Vos slid a file across the desk.

"Corporate infiltration. Your target is Delcroix Industrial-a shell company used by the Department of Ethics and Compliance. The same people responsible for last year's blackout in the Western Grid."

Alia flipped open the file.

"You want me to sabotage a government-funded operation?"

Callum leaned forward.

"We want you to test their defenses. If you happen to break a few things... well, accidents happen."

"Why me?"

"Because this task isn't assigned," Vos said. "It's gifted. You're ready."

The screen behind them lit up with blueprints. Surveillance layout. Backend scripts. External servers.

"You have seven hours," Callum added, "to build your interface, deploy your dummy bot, and breach the outer firewall."

"Once you're in," Vos said, "you'll receive a second packet."

"You've done the theory, Alia," Callum said softly. "This is your first real operation. Welcome to the deep end."

Her chest tightened.

But it wasn't fear.

It was something else. Exhilaration. Purpose. The kind of raw, burning joy that only came when someone finally said you're ready.

She picked up the datapad. Let the blueprints load.

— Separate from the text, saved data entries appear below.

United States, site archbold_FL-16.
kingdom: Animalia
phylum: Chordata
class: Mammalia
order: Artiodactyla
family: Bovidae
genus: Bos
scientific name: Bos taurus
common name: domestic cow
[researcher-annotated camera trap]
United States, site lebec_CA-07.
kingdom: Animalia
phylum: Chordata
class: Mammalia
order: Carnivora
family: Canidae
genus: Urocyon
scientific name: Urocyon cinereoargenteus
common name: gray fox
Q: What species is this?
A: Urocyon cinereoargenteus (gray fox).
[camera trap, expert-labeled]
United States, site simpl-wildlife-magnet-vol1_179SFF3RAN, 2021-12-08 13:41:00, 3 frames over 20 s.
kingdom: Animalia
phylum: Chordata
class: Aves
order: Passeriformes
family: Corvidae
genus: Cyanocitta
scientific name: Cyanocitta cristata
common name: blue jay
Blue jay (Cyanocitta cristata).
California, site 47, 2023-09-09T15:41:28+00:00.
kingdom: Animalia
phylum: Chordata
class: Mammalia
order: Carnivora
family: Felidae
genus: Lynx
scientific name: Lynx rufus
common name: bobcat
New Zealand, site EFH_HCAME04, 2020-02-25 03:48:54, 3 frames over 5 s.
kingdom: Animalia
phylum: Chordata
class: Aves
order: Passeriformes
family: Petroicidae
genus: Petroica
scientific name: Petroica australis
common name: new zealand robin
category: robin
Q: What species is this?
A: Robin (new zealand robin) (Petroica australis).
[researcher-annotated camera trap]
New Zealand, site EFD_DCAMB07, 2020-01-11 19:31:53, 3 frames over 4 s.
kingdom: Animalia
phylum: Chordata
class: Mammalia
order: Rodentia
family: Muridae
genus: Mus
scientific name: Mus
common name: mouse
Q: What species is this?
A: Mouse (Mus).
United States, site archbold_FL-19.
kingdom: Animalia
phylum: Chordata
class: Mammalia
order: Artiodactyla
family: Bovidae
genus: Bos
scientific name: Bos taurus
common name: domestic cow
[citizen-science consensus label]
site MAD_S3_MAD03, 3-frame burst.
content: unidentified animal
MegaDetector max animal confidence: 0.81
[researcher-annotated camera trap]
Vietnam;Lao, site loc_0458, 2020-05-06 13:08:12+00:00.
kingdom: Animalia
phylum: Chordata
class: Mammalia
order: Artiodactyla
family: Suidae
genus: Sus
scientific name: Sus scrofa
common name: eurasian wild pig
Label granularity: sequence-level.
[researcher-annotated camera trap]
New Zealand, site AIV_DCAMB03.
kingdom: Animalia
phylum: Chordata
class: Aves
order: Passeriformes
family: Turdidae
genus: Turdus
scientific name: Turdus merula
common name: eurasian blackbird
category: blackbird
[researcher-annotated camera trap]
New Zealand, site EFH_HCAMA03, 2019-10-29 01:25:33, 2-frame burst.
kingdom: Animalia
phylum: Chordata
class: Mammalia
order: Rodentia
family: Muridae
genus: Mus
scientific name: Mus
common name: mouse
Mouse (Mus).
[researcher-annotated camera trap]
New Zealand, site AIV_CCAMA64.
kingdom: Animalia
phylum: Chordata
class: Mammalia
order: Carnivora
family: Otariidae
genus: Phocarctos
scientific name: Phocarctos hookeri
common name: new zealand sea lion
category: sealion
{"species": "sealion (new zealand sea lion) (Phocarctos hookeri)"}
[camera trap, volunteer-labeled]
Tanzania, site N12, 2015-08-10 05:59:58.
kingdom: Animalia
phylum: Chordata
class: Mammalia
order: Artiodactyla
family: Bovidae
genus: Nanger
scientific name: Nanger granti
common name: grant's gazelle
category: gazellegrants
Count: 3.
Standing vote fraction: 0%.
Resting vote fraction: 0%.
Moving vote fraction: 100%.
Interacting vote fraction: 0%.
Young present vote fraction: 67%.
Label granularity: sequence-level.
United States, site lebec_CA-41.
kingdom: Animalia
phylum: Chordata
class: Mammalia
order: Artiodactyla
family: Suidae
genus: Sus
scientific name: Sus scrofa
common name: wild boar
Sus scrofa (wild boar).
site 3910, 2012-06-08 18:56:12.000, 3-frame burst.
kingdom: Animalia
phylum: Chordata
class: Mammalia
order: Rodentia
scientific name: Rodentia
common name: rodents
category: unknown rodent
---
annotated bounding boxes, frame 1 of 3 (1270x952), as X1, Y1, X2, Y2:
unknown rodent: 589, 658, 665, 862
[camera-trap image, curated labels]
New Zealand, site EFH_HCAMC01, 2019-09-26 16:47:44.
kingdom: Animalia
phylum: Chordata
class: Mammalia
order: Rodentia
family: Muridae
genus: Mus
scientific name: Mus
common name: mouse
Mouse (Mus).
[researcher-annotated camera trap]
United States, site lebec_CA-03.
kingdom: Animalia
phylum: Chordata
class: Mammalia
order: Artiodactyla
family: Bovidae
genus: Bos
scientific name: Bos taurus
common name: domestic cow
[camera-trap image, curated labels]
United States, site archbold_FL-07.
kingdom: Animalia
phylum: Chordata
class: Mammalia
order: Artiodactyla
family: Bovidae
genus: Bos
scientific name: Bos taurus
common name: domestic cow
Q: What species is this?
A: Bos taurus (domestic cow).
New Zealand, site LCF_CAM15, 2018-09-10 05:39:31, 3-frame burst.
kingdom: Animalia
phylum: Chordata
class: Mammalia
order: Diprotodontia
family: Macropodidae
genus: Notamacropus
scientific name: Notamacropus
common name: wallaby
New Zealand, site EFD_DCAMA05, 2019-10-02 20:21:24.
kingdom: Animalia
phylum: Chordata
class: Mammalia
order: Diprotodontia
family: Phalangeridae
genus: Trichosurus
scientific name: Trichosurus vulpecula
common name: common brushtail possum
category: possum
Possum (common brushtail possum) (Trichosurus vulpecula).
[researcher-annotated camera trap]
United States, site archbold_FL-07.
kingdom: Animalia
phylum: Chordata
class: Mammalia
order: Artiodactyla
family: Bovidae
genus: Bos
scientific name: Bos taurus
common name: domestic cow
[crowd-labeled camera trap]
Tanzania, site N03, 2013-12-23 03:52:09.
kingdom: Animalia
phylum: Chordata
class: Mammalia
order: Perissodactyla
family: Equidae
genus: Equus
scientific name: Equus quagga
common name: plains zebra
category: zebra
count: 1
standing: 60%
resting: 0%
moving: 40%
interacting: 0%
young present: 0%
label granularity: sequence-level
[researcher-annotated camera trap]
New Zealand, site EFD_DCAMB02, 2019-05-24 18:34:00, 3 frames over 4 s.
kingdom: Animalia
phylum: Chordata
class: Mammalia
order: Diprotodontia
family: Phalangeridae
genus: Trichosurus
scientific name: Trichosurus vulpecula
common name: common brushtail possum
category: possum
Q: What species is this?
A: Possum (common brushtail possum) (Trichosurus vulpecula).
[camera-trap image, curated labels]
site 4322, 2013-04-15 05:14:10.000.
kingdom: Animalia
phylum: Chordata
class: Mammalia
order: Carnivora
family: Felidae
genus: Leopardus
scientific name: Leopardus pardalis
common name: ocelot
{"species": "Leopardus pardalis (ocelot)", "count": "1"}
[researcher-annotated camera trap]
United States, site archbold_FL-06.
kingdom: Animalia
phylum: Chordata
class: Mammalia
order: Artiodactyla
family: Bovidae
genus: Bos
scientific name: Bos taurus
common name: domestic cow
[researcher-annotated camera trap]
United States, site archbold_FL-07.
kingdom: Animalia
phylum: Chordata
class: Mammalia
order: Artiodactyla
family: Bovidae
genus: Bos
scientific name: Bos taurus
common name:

"Seven hours," she repeated. "Piece of cake."

---

14:56 - Command Pod 3, Vantaire Training Hub

She was already at work.

Cords sprawled across the desk. Her screen showed a tangle of code in five languages. She cracked her knuckles, took a sip of electrolyte juice, and kept going.

There was no time to think about Cade. No time to analyze Carmen's last expression.

This was her moment.

And for once–Alia didn't want to run from it.